Upon accepting the Biden “cheap fake” case, the Oversight Board acknowledged that Meta maintained its stance of keeping the modified video accessible on its platform. This decision was based on Meta’s policy regarding manipulated media, which specifically addresses misleadingly altered photos and videos. According to this policy, it only applies when artificial intelligence (AI) is involved or when the video’s subject is depicted uttering statements they did not actually make.

The manipulated media policy specifically targets deepfakes and encompasses films that have been altered or synthesized in a manner that is not readily discernible to an ordinary individual and is likely to deceive an average person.

Detractors of Meta’s content moderation method have deemed Meta’s internally developed review board as insufficient and significantly delayed.
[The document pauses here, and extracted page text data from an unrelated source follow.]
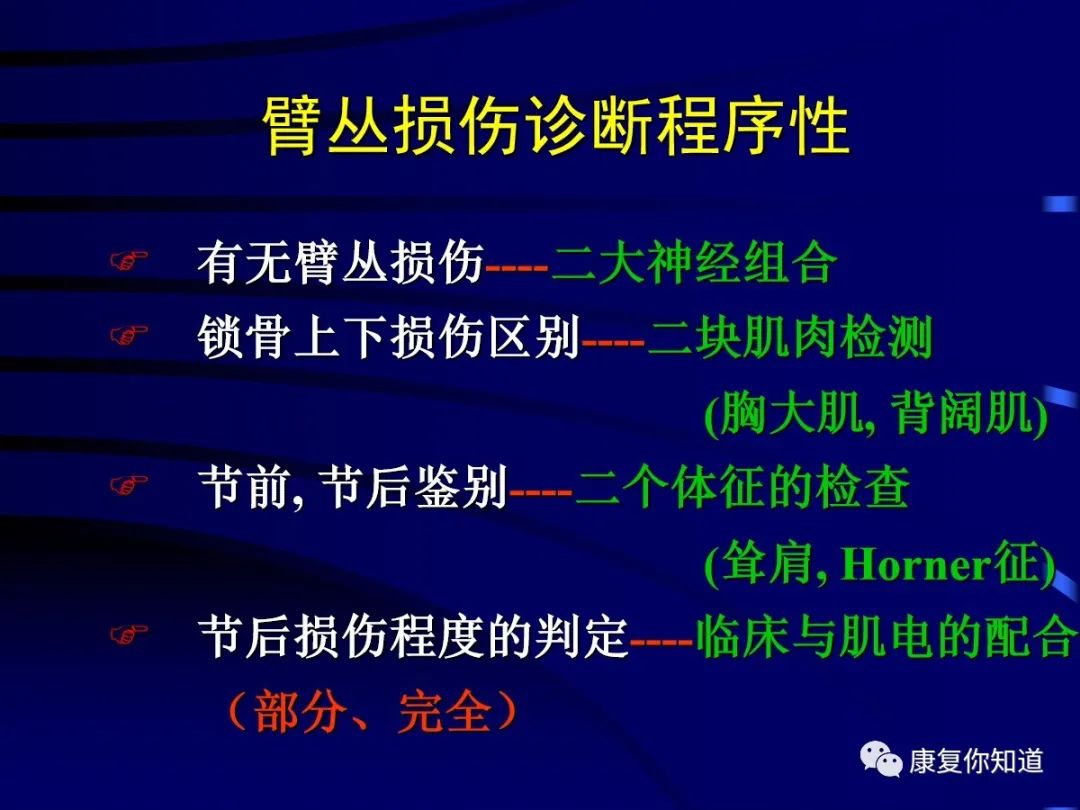 臂丛损伤诊断程序性

☞ 有无臂丛损伤----二大神经组合

☞ 锁骨上下损伤区别----二块肌肉检测
(胸大肌, 背阔肌)

☞ 节前, 节后鉴别----二个体征的检查
(耸肩, Horner征)

☞ 节后损伤程度的判定----临床与肌电的配合
（部分、完全）

康复你知道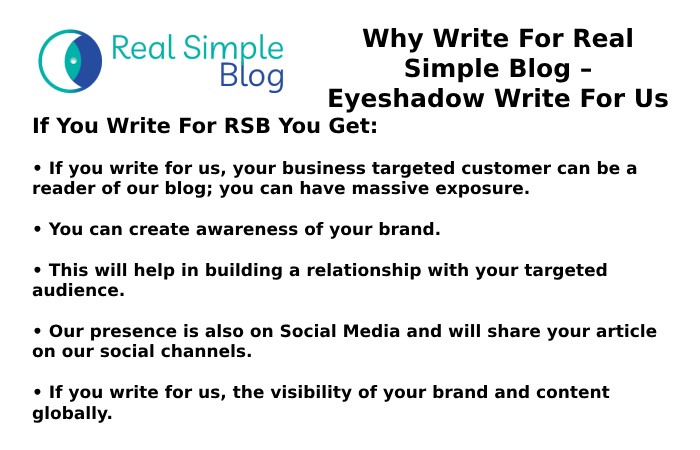 Real Simple Blog

Why Write For Real Simple Blog – Eyeshadow Write For Us

If You Write For RSB You Get:

• If you write for us, your business targeted customer can be a reader of our blog; you can have massive exposure.

• You can create awareness of your brand.

• This will help in building a relationship with your targeted audience.

• Our presence is also on Social Media and will share your article on our social channels.

• If you write for us, the visibility of your brand and content globally.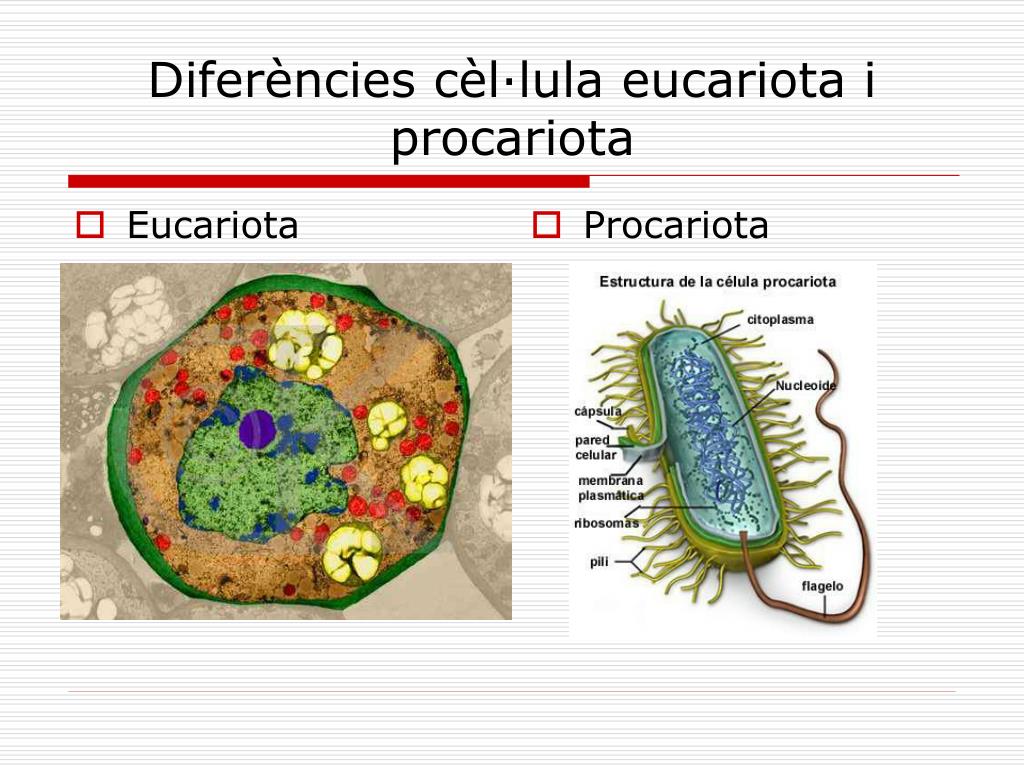 Diferències cèl·lula eucariota i procariota

Eucariota

Procariota

Estructura de la célula procariota

citoplasma

Nucleoide

cápsula

pared celular

membrana plasmática

ribosomas

pili

flagelo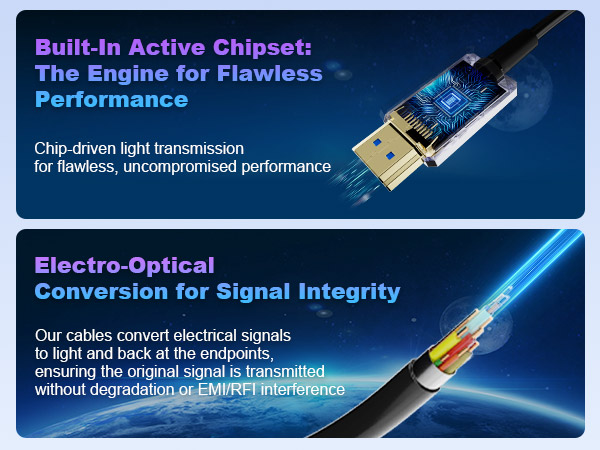 Built-In Active Chipset:
The Engine for Flawless
Performance

Chip-driven light transmission
for flawless, uncompromised performance

Electro-Optical
Conversion for Signal Integrity

Our cables convert electrical signals
to light and back at the endpoints,
ensuring the original signal is transmitted
without degradation or EMI/RFI interference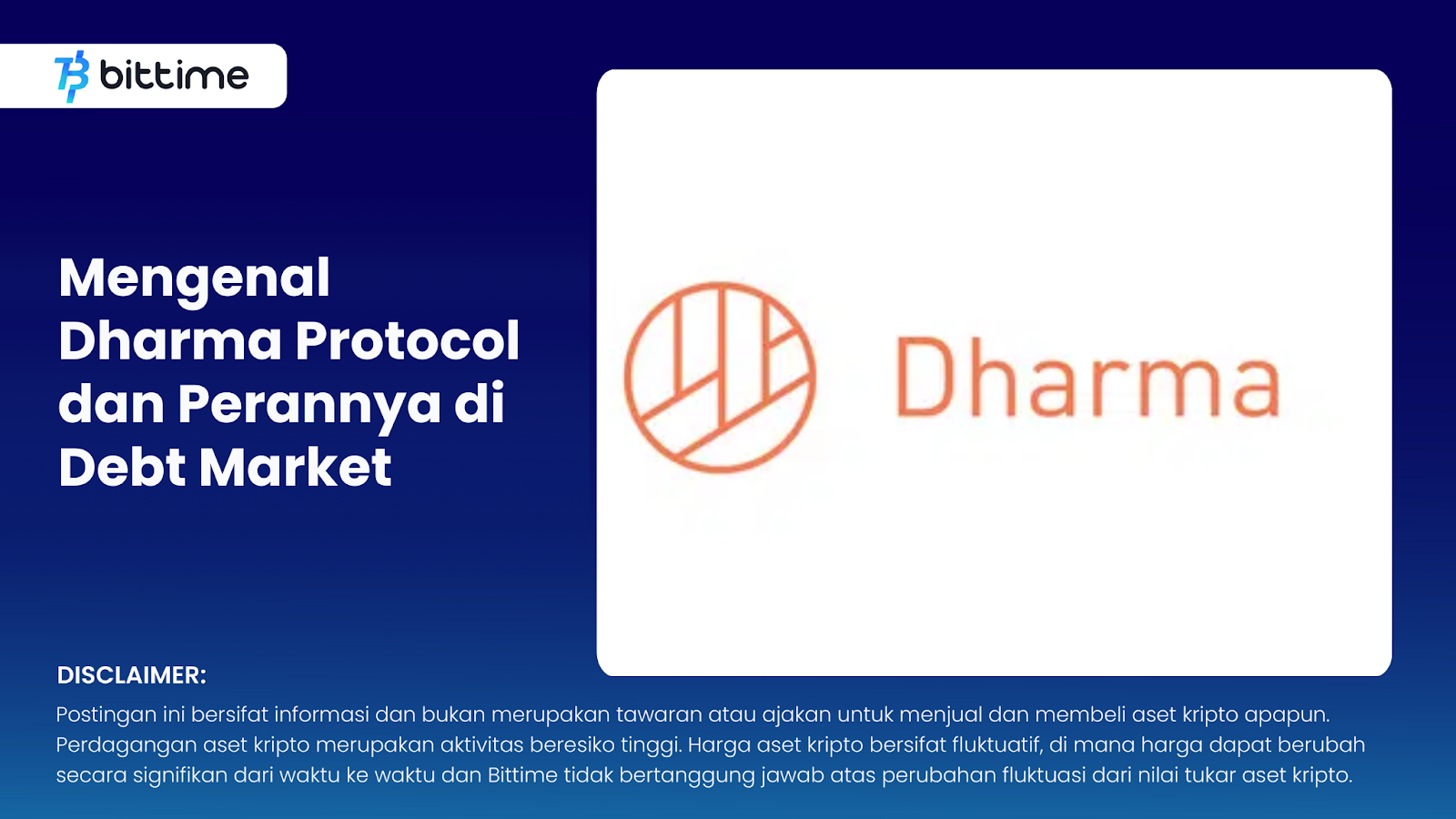 bittime

Mengenal Dharma Protocol dan Perannya di Debt Market

Dharma

DISCLAIMER:
Postingan ini bersifat informasi dan bukan merupakan tawaran atau ajakan untuk menjual dan membeli aset kripto apapun. Perdagangan aset kripto merupakan aktivitas beresiko tinggi. Harga aset kripto bersifat fluktuatif, di mana harga dapat berubah secara signifikan dari waktu ke waktu dan Bittime tidak bertanggung jawab atas perubahan fluktuasi dari nilai tukar aset kripto.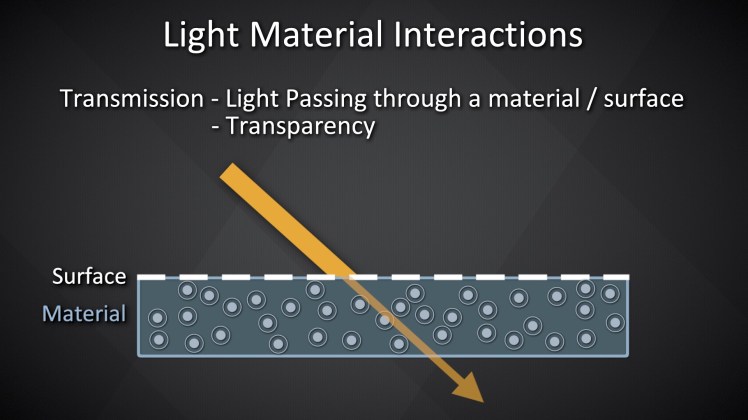 Light Material Interactions

Transmission - Light Passing through a material / surface
- Transparency

Surface
Material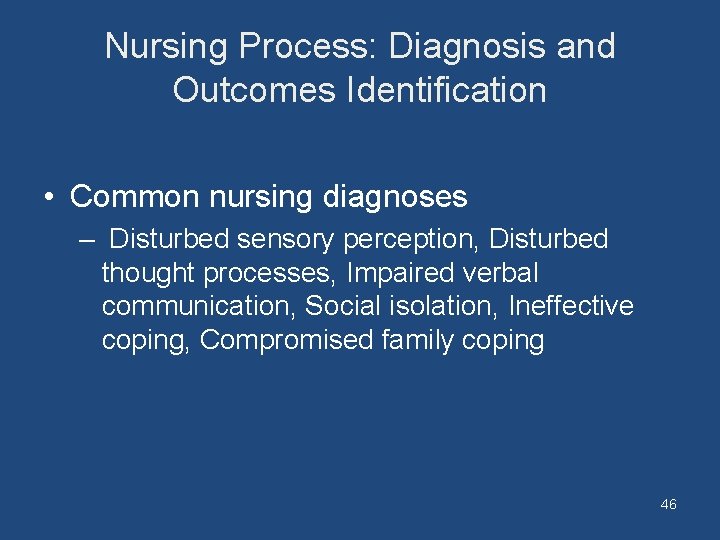 Nursing Process: Diagnosis and Outcomes Identification

• Common nursing diagnoses
– Disturbed sensory perception, Disturbed thought processes, Impaired verbal communication, Social isolation, Ineffective coping, Compromised family coping

46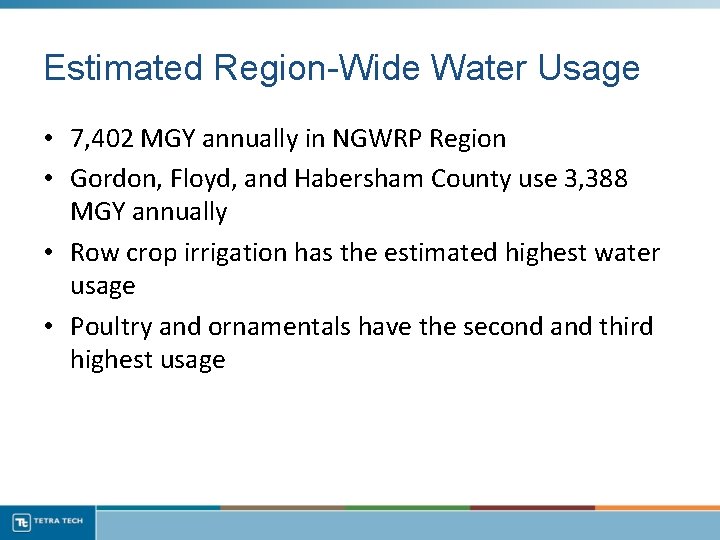 Estimated Region-Wide Water Usage

• 7,402 MGY annually in NGWRP Region

• Gordon, Floyd, and Habersham County use 3,388 MGY annually

• Row crop irrigation has the estimated highest water usage

• Poultry and ornamentals have the second and third highest usage

TETRA TECH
Although Meta currently has a standardized method for reviewing content moderation, disinformation and other harmful material spread at a faster pace than the appeals process and at a considerably faster pace than what was anticipated in the previous two general election cycles.

As the 2024 presidential contest intensifies, researchers and watchdog organizations are preparing for a surge of deceptive assertions and artificially manufactured counterfeits. However, despite the increasing capacity of new technologies to amplify harmful falsehoods, social media corporations have significantly reduced their efforts to ensure trust and safety. Moreover, they have shifted their focus away from what was formerly seen as a united endeavor to eliminate disinformation.

“The prevalence of deceptive content is increasing, and the effectiveness of tools to generate it is rapidly improving,” said McConnell.